As for ping, for now, let's say I'm just at an arbitrary wifi, let's say at my friend's with no particular vpn or firewall or anything, and I don't turn wireguard on. Let's say my FB4020 and Raspi are as they are now. If I ping the public IP on my laptop, I can check if my Raspi is on-line. But if someone pull the cable between FB4020 and Raspi, I won't be able to tell, because Raspi is still on-line.
I am wondering if I can set something on Raspi, so that ping public IP would tell me the internet connectivity of FB4020, instead of Raspi. (i.e. bypassing raspi.)
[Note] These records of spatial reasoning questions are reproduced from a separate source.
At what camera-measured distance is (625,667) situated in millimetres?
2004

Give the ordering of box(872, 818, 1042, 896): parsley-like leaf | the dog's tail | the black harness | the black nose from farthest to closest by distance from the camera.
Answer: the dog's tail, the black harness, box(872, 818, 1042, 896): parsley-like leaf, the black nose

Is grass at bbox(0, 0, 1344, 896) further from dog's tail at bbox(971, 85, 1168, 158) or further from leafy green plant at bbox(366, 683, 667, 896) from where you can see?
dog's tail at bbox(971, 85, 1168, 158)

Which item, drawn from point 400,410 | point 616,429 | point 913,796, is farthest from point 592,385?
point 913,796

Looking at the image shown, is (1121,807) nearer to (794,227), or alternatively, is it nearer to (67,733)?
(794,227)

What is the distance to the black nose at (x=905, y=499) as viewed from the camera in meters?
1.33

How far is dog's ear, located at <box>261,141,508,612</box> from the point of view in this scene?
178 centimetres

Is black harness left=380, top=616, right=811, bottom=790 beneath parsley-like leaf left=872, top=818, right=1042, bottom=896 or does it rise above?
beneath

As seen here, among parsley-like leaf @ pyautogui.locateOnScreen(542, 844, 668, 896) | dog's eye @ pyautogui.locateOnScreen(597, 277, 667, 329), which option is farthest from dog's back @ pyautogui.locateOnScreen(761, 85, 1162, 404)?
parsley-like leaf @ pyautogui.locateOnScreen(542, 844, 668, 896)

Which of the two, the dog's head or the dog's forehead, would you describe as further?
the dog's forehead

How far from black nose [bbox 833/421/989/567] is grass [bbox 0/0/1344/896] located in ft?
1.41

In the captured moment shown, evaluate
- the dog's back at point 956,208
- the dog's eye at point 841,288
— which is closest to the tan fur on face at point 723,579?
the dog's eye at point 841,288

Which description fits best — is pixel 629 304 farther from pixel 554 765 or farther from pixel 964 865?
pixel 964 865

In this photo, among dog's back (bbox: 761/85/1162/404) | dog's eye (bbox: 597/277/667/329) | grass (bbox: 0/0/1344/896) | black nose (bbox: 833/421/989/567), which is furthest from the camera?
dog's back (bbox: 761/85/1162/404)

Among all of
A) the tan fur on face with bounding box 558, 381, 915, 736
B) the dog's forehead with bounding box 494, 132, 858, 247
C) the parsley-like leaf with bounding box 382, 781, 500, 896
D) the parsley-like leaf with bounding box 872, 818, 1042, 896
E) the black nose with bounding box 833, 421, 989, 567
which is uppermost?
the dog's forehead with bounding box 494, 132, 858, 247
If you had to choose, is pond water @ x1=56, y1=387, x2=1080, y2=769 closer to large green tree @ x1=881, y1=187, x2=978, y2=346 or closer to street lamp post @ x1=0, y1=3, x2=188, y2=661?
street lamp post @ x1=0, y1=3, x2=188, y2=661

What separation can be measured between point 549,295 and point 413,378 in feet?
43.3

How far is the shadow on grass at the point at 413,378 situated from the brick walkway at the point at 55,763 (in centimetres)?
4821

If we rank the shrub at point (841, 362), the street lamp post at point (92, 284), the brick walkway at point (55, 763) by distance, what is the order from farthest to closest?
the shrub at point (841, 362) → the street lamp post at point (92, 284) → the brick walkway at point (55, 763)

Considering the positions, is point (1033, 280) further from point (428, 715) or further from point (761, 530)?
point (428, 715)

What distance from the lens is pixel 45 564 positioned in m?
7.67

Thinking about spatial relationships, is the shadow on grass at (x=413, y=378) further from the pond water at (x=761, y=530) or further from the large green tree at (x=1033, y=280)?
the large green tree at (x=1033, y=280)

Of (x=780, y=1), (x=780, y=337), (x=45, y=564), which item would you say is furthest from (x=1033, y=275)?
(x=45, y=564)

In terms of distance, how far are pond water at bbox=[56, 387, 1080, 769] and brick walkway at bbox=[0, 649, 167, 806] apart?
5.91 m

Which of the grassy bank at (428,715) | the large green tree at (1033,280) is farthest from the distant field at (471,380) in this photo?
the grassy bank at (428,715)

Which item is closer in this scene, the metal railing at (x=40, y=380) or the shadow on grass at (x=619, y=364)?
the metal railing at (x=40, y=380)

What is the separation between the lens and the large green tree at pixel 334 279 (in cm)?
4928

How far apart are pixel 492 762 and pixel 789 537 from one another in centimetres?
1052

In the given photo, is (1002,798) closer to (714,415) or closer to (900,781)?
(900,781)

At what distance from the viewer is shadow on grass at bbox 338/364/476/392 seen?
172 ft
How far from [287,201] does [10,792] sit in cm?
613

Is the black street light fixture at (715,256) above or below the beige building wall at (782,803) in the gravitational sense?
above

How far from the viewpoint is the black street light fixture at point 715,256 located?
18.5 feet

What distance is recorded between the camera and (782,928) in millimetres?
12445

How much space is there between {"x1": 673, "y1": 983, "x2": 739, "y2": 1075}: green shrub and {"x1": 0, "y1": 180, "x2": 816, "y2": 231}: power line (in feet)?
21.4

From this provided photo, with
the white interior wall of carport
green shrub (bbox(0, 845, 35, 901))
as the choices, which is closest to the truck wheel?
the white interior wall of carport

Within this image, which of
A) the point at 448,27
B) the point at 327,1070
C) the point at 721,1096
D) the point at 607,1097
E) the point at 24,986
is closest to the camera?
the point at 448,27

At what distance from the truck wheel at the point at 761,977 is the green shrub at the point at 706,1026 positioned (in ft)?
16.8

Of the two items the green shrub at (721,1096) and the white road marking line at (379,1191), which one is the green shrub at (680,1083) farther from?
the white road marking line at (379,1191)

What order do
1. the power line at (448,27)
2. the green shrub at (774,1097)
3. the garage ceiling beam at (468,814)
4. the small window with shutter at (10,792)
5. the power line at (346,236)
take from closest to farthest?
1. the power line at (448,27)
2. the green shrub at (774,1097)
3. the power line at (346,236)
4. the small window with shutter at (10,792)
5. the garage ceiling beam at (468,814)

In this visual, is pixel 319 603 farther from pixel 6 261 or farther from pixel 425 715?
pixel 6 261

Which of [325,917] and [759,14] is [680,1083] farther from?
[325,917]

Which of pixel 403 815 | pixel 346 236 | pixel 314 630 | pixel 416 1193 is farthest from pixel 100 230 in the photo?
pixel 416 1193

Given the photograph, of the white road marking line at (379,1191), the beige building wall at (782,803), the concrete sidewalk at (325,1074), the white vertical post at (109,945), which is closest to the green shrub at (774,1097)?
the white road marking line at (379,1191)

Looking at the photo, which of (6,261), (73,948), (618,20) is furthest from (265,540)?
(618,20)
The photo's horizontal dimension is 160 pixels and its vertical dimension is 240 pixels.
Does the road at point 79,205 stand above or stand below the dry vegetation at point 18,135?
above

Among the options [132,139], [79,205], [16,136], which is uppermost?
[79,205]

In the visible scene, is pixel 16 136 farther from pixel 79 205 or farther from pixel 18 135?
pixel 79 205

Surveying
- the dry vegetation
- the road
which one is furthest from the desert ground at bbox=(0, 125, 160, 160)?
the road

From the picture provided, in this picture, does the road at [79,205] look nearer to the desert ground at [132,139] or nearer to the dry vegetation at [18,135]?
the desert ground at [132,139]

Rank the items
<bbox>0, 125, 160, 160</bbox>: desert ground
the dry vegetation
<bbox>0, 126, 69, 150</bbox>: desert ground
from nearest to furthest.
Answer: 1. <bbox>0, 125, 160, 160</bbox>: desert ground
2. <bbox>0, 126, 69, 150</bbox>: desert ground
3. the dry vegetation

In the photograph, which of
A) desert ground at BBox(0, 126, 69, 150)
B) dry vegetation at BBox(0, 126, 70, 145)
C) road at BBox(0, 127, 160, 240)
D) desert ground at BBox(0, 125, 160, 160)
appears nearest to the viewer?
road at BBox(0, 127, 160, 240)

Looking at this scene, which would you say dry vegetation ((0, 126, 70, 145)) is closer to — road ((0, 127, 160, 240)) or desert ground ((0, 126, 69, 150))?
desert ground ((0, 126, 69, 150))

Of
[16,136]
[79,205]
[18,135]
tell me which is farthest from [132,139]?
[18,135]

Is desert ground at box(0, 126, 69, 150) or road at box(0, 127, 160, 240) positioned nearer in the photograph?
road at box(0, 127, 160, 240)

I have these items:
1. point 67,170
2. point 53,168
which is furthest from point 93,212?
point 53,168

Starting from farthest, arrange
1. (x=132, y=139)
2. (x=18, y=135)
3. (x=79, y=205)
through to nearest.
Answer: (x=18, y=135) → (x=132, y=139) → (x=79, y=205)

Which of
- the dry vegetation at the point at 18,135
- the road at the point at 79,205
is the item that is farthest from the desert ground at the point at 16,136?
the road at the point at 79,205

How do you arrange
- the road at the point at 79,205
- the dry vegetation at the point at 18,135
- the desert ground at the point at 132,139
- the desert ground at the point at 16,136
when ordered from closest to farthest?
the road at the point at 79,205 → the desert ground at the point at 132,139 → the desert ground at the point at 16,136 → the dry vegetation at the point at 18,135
If that's possible, in the future, when I get my second internet contract and put FB4020 there behind an ISP router, I can set Raspi here to ping it, and to email me if FB4020 doesn't react to ping. That would be the easiest.
ah, that makes sense, 9.0 being the address of the network! I was wondering why it's asking 255.255 thing if I had to put /24. Thank you !!
But I didn't get any error message though....;;
Regarding the ping, you can forward ICMP to the FB4020 from RPi, however the fw3 doesn't give options which icmp types to forward, so it forwards them all.
You can use same sections for another device, running 'wg-server'. If device has static IP, you do not need to implement port forwarding, but just to open port.
Well, but if FB4020 is running behind Raspi, can I really create wireguard interface with the same subnet and use the same port on Raspi ? Can Wireguard find out which one it has to connect to, just because of the keys?
Any forwarding can be dangerous. It would be better to ping through the wireguard tunnel. There can be better ways to monitor the health of the FB4020 than forwarding ICMP. Like some webpage showing it's status and health.
Now I'm done with a lot of things, it's working fine:) Here is the summary:
First, my topology (the main part in this context)
ISP---Modem---Raspi4-192.168.1.1/24--FB4020 (tentative)
My laptop with win8.1 on VBox: elsewhere
Remote access to FB4020:
Installed WG server on FB4020, with 192.168.9.1/24, port: 51820
Installed WG on win8.1 with 192.168.9.2
(Reference: https://golb.hplar.ch/2019/07/wireguard-windows.html)
Set the port forwarding on Raspi4 for 51820 UDP to WAN-side IP of FB4020.
Static route on Raspi with target 192.168.9.0, gatewayIP=WAN-side IP of FB4020.
Remote access to Raspi (because FB4020 will be gone at some point):
Installed WG server on Raspi: with 192.168.9.1/24, port: 51821 (I figured that it really can't be 51820 as long as it's being forwarded. But the address can be the same, because FB4020 is connected to 192.168.1.1/24 of Raspi)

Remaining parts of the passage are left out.